### Data under study:

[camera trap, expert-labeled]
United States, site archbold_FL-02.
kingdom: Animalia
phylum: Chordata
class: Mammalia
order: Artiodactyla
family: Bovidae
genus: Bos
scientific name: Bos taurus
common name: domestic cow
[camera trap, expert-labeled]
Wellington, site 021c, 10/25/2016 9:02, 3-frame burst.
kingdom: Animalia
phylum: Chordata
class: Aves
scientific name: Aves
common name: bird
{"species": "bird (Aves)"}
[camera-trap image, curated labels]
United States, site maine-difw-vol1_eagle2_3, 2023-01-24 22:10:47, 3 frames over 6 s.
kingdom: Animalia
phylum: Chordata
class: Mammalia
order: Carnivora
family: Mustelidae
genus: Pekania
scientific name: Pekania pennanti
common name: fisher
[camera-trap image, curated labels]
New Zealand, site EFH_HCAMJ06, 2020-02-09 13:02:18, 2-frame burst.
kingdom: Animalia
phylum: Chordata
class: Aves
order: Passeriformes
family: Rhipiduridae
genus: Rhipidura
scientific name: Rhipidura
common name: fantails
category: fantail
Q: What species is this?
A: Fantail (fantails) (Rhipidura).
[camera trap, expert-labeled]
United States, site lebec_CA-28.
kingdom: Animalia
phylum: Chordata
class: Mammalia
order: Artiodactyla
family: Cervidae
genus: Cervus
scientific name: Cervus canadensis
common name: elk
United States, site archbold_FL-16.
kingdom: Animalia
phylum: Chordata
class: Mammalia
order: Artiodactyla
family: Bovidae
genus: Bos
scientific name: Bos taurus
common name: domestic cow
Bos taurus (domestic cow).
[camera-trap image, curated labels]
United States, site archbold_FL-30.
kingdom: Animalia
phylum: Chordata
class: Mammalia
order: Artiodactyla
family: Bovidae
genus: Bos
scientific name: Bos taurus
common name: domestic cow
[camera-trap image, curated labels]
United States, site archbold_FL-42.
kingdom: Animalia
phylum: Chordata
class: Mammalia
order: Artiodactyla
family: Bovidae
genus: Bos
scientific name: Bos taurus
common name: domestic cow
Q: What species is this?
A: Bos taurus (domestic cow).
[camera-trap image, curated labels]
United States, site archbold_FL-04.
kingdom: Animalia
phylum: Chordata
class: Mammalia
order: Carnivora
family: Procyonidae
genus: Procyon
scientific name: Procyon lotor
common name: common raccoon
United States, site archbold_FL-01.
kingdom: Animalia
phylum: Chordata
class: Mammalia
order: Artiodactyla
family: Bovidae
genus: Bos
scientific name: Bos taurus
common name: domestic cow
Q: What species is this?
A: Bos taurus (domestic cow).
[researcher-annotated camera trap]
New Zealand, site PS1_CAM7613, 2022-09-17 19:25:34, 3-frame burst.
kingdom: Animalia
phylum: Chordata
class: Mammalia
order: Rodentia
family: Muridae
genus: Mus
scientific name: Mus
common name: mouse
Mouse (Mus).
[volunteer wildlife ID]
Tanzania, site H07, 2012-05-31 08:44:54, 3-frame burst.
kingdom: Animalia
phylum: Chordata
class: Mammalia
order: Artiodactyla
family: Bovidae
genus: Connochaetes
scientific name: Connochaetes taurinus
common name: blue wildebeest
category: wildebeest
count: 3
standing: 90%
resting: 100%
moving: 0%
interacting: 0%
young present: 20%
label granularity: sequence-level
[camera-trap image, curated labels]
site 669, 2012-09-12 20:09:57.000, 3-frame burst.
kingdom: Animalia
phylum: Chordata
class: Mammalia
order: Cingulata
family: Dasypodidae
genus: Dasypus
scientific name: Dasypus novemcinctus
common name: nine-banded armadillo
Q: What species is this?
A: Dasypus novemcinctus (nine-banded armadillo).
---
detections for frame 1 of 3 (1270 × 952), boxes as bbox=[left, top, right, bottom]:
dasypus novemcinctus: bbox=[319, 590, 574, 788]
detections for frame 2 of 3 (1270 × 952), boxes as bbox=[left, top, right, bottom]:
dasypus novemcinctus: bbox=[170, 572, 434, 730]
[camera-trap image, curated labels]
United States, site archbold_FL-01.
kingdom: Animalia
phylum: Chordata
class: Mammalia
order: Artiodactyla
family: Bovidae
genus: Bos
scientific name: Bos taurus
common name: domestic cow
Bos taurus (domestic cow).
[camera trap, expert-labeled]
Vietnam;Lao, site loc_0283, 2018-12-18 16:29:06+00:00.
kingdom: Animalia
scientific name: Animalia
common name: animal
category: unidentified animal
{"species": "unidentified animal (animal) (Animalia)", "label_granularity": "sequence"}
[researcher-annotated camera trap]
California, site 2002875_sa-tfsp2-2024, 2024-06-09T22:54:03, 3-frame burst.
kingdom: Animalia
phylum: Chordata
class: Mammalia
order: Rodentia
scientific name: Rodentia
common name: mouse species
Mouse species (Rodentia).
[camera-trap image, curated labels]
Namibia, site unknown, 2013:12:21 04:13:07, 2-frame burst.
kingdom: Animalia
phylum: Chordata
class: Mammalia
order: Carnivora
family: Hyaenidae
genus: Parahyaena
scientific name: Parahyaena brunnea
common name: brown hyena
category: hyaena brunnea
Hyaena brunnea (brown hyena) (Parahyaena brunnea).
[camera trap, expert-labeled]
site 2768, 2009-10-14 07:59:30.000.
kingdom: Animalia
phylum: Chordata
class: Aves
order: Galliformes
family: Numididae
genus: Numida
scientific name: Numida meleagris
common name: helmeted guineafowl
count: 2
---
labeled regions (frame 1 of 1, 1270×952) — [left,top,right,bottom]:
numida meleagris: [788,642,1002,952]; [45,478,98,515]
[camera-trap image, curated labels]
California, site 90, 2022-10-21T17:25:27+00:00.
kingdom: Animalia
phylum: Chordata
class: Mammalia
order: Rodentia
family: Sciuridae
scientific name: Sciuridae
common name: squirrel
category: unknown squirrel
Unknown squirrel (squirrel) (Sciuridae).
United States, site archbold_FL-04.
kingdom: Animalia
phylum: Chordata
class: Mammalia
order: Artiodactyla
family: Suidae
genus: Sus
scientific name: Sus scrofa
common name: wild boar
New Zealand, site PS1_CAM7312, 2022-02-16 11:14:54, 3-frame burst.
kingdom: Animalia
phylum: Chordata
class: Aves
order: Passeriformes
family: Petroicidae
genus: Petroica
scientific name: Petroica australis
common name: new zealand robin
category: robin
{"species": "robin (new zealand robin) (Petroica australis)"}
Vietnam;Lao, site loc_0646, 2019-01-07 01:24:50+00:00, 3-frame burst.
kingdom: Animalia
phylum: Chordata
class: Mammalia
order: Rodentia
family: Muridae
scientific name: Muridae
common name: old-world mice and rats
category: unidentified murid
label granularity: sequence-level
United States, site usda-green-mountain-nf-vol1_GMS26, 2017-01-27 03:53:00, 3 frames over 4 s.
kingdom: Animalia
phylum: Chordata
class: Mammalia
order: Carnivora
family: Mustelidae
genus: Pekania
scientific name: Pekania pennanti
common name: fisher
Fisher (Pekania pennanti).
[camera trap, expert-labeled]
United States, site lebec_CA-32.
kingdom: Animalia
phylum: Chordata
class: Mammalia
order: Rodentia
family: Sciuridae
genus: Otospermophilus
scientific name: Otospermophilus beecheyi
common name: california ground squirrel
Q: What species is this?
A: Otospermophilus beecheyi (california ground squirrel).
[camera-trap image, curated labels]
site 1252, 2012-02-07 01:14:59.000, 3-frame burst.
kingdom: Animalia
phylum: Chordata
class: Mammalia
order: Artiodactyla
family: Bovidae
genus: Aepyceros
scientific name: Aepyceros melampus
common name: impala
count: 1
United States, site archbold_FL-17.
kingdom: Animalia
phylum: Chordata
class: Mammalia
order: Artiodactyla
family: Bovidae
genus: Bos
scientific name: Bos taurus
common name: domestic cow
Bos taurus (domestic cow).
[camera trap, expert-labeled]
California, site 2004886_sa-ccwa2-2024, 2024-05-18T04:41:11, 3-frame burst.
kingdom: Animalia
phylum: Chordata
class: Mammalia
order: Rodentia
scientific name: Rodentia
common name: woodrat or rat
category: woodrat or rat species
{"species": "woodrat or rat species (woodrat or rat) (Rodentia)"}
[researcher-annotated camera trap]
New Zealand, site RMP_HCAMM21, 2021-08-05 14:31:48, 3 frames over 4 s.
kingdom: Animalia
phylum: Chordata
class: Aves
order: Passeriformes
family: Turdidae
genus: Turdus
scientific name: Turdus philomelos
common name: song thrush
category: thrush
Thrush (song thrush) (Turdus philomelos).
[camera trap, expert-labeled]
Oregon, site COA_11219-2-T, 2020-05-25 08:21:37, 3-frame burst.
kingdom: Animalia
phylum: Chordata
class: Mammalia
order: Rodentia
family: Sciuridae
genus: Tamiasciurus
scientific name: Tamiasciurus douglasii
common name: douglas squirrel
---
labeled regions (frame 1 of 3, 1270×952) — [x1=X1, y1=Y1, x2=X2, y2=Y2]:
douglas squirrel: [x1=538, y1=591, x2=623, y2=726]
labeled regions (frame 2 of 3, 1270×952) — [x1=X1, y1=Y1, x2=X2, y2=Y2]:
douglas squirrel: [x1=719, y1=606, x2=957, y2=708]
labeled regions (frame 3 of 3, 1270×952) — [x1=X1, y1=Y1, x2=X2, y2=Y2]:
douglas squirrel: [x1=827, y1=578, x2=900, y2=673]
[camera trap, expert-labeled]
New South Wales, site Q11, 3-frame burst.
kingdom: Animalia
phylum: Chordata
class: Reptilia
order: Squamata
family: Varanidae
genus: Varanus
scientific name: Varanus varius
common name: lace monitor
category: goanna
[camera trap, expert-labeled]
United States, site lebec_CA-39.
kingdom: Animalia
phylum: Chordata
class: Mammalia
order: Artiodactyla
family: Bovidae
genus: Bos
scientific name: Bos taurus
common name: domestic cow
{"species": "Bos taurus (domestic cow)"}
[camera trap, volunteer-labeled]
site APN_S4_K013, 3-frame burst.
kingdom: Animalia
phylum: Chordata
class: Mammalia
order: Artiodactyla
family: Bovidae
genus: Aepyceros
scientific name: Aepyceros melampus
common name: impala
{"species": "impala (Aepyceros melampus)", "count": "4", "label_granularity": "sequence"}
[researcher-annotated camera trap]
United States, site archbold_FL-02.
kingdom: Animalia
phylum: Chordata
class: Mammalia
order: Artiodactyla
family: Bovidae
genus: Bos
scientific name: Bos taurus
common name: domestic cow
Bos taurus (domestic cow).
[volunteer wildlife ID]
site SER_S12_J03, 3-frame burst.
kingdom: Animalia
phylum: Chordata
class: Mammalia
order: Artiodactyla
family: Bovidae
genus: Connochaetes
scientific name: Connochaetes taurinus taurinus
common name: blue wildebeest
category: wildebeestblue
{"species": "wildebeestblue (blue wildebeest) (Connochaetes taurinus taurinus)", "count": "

### The task:
Take the entries above and copy them exactly from the first line through the line with "New Zealand, site EFH_HCAMJ06, 2020-02-09"; leave out every line after it.

### Exercise output:
[camera trap, expert-labeled]
United States, site archbold_FL-02.
kingdom: Animalia
phylum: Chordata
class: Mammalia
order: Artiodactyla
family: Bovidae
genus: Bos
scientific name: Bos taurus
common name: domestic cow
[camera trap, expert-labeled]
Wellington, site 021c, 10/25/2016 9:02, 3-frame burst.
kingdom: Animalia
phylum: Chordata
class: Aves
scientific name: Aves
common name: bird
{"species": "bird (Aves)"}
[camera-trap image, curated labels]
United States, site maine-difw-vol1_eagle2_3, 2023-01-24 22:10:47, 3 frames over 6 s.
kingdom: Animalia
phylum: Chordata
class: Mammalia
order: Carnivora
family: Mustelidae
genus: Pekania
scientific name: Pekania pennanti
common name: fisher
[camera-trap image, curated labels]
New Zealand, site EFH_HCAMJ06, 2020-02-09 13:02:18, 2-frame burst.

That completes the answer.